## Prompt
The data must be reproduced verbatim; images are to be omitted.

Segment Start: Stored data

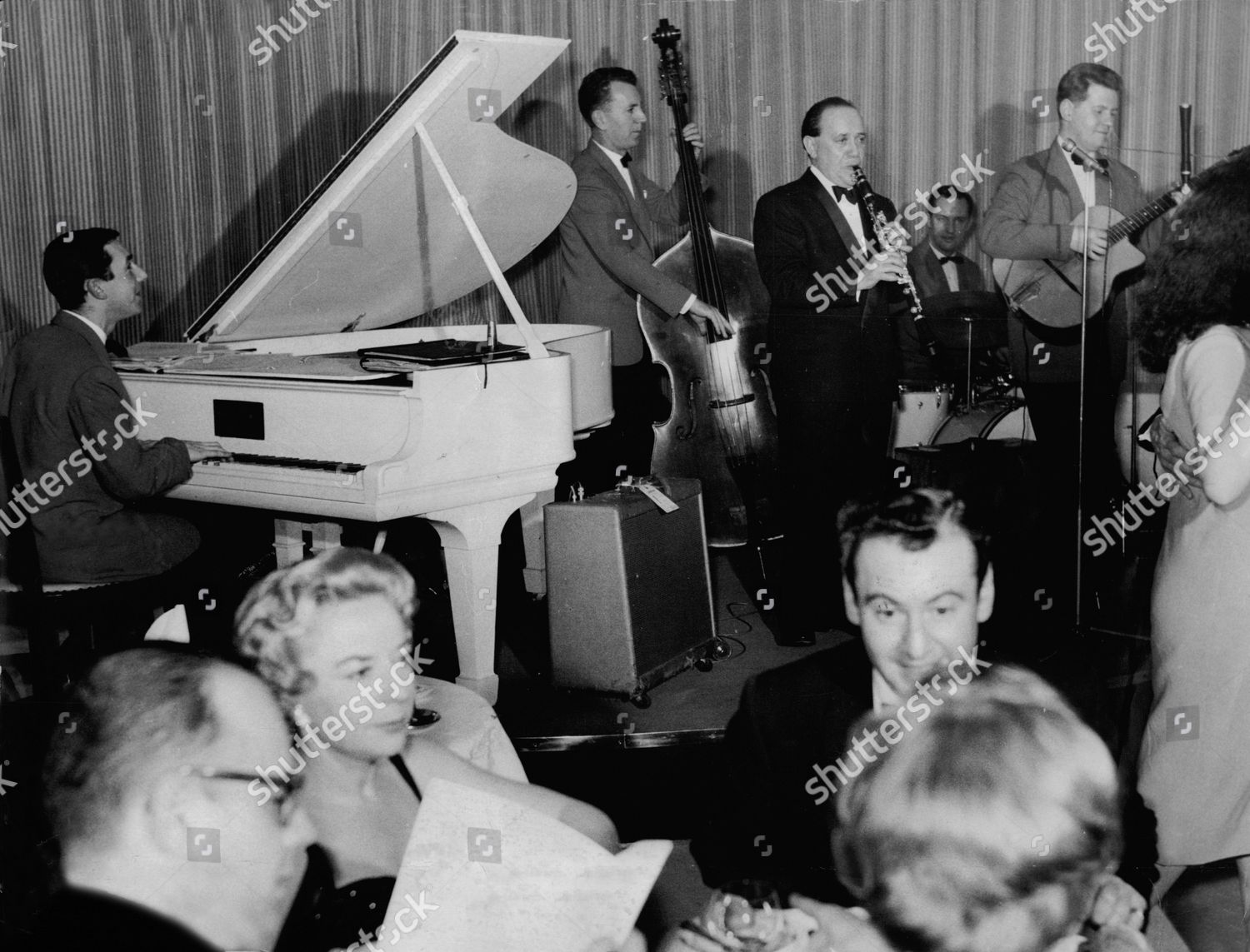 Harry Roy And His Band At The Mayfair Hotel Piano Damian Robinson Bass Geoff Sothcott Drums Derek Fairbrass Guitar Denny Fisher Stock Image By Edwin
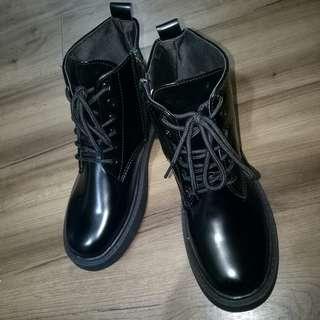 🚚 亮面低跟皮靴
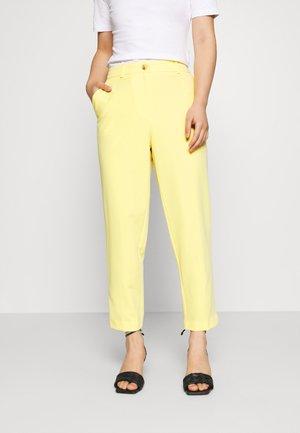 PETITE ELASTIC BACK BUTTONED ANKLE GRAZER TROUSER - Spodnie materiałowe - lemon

Segment End: Stored data

## Solution to this problem
 Harry Roy And His Band At The Mayfair Hotel Piano Damian Robinson Bass Geoff Sothcott Drums Derek Fairbrass Guitar Denny Fisher Stock Image By Edwin
 🚚 亮面低跟皮靴
 PETITE ELASTIC BACK BUTTONED ANKLE GRAZER TROUSER - Spodnie materiałowe - lemon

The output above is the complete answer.